Stored data:

[Start of section]

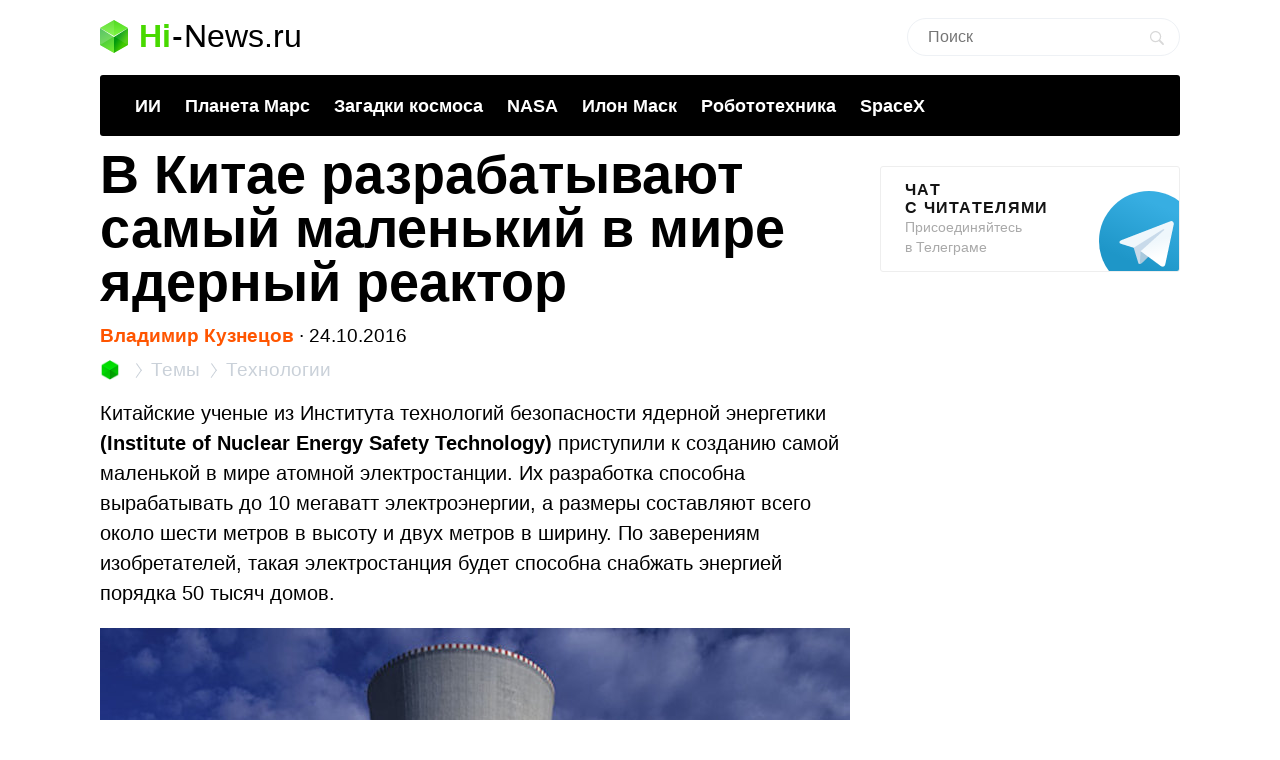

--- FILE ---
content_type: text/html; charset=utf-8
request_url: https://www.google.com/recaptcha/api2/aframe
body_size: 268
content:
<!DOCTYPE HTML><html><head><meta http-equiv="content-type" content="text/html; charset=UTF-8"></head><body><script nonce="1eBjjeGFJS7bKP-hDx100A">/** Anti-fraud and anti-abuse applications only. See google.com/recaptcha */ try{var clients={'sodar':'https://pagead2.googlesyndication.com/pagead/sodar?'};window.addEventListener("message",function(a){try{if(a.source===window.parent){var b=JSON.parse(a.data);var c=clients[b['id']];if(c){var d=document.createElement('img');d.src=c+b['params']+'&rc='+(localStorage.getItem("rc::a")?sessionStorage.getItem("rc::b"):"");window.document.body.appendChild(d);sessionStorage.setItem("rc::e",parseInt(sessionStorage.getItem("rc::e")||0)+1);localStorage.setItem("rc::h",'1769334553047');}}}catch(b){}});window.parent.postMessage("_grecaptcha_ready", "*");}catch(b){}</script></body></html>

[End of section]

■ **TASK REQUIREMENTS**: Could the entries above be copied out exactly, with no pictures included?

■ **ANSWER TO THE EXERCISE**:
--- FILE ---
content_type: text/html; charset=utf-8
request_url: https://www.google.com/recaptcha/api2/aframe
body_size: 268
content:
<!DOCTYPE HTML><html><head><meta http-equiv="content-type" content="text/html; charset=UTF-8"></head><body><script nonce="1eBjjeGFJS7bKP-hDx100A">/** Anti-fraud and anti-abuse applications only. See google.com/recaptcha */ try{var clients={'sodar':'https://pagead2.googlesyndication.com/pagead/sodar?'};window.addEventListener("message",function(a){try{if(a.source===window.parent){var b=JSON.parse(a.data);var c=clients[b['id']];if(c){var d=document.createElement('img');d.src=c+b['params']+'&rc='+(localStorage.getItem("rc::a")?sessionStorage.getItem("rc::b"):"");window.document.body.appendChild(d);sessionStorage.setItem("rc::e",parseInt(sessionStorage.getItem("rc::e")||0)+1);localStorage.setItem("rc::h",'1769334553047');}}}catch(b){}});window.parent.postMessage("_grecaptcha_ready", "*");}catch(b){}</script></body></html>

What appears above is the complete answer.